Find every line in the listing below that contains the word "located", matching case exactly, and copy each of those lines.

• _EXERCISE INPUT_:
• • • • • • •

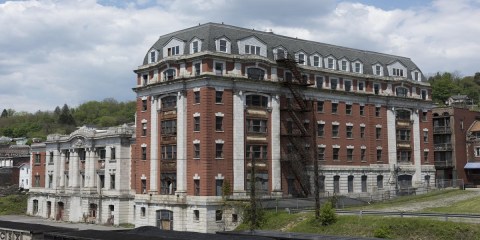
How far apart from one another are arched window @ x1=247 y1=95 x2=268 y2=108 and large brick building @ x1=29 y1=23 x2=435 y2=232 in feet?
0.38

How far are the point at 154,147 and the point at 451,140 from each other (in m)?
49.5

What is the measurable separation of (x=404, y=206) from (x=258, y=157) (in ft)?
56.8

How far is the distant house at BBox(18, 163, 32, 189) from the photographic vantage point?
379 ft

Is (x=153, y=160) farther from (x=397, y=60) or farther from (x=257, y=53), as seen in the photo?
(x=397, y=60)

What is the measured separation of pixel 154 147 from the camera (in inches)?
2468

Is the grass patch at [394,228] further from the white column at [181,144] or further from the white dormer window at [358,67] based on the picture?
the white dormer window at [358,67]

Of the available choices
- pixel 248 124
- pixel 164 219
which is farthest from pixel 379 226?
pixel 164 219

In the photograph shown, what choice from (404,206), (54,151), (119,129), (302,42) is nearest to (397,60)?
(302,42)

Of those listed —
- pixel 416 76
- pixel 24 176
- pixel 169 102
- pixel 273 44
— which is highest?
pixel 273 44

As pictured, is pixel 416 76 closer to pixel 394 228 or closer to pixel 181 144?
pixel 181 144

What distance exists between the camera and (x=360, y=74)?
7375 cm

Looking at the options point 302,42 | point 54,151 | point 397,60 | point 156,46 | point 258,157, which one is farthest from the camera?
point 54,151

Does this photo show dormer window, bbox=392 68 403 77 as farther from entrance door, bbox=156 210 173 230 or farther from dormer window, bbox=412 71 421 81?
entrance door, bbox=156 210 173 230

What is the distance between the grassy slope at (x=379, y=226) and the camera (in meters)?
42.2
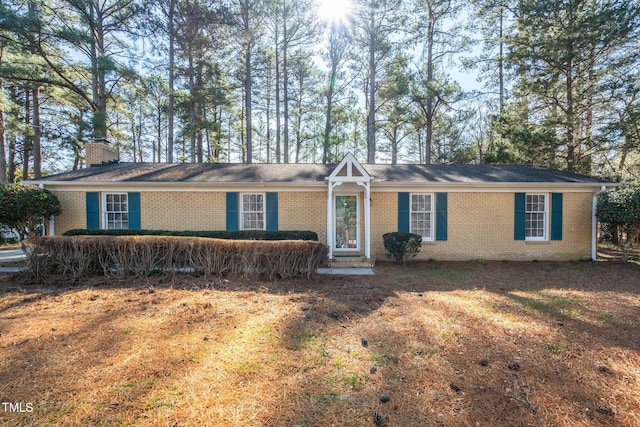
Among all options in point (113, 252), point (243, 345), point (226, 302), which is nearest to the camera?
point (243, 345)

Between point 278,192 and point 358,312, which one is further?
point 278,192

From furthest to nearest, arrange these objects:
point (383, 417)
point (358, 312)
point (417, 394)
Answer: point (358, 312) → point (417, 394) → point (383, 417)

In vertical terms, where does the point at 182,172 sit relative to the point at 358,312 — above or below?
above

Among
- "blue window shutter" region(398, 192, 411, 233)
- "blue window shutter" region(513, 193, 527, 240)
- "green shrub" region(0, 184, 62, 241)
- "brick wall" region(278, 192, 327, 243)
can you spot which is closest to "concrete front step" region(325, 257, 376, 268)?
"brick wall" region(278, 192, 327, 243)

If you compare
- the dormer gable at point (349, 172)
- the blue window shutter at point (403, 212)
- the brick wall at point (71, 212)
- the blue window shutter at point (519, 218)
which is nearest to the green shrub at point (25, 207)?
the brick wall at point (71, 212)

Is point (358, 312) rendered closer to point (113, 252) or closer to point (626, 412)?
point (626, 412)

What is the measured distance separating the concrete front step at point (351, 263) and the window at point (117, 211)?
7.60 metres

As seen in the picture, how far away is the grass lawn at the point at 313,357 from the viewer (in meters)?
2.40

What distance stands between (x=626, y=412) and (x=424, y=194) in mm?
8128

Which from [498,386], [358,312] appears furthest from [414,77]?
[498,386]

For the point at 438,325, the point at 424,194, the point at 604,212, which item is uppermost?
the point at 424,194

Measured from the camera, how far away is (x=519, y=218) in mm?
10008

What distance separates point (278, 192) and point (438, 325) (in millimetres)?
7094

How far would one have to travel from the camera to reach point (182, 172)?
1102 cm
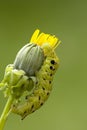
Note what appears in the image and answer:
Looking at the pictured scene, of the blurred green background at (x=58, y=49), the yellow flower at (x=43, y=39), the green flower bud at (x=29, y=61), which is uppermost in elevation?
the yellow flower at (x=43, y=39)

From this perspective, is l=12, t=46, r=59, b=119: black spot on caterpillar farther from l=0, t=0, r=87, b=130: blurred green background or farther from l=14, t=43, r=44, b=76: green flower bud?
l=0, t=0, r=87, b=130: blurred green background

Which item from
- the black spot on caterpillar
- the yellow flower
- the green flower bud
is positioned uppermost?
the yellow flower

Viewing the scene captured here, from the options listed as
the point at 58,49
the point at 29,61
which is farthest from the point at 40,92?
the point at 58,49

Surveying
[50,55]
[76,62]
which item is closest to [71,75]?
[76,62]

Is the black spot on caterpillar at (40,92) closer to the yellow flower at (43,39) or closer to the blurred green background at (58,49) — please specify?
the yellow flower at (43,39)

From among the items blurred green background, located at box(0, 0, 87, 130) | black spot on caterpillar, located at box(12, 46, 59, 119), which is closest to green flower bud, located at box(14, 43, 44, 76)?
black spot on caterpillar, located at box(12, 46, 59, 119)

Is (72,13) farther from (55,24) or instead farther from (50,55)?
(50,55)

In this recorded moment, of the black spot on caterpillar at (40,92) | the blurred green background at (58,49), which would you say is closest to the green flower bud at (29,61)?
the black spot on caterpillar at (40,92)

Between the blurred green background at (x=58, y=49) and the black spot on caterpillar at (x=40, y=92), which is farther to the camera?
the blurred green background at (x=58, y=49)
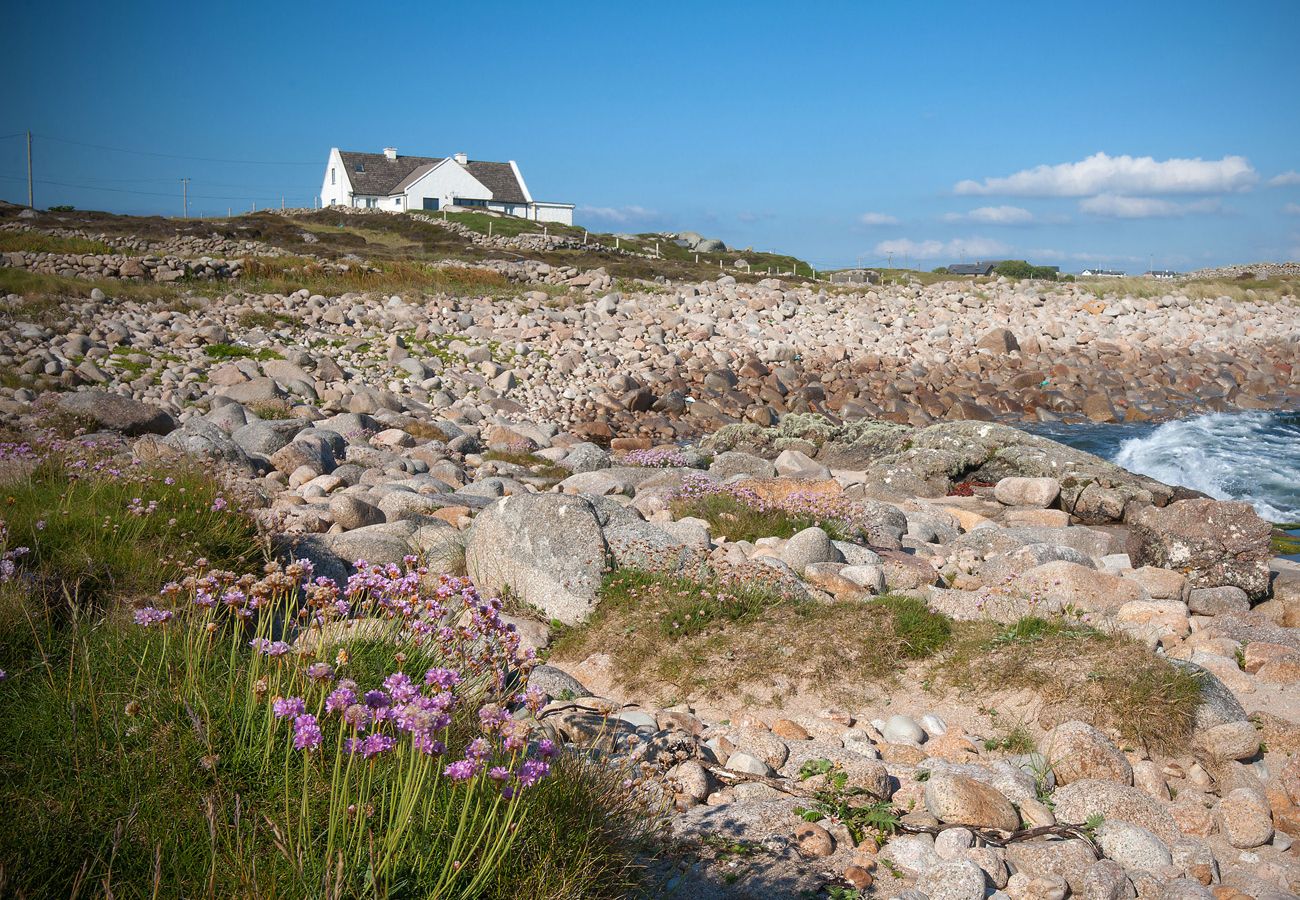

• • • • • • •

• _FINISHED ANSWER_:
From among the items blurred green background, located at box(0, 0, 87, 130) | black spot on caterpillar, located at box(12, 46, 59, 119), which is closest to green flower bud, located at box(14, 43, 44, 76)?
black spot on caterpillar, located at box(12, 46, 59, 119)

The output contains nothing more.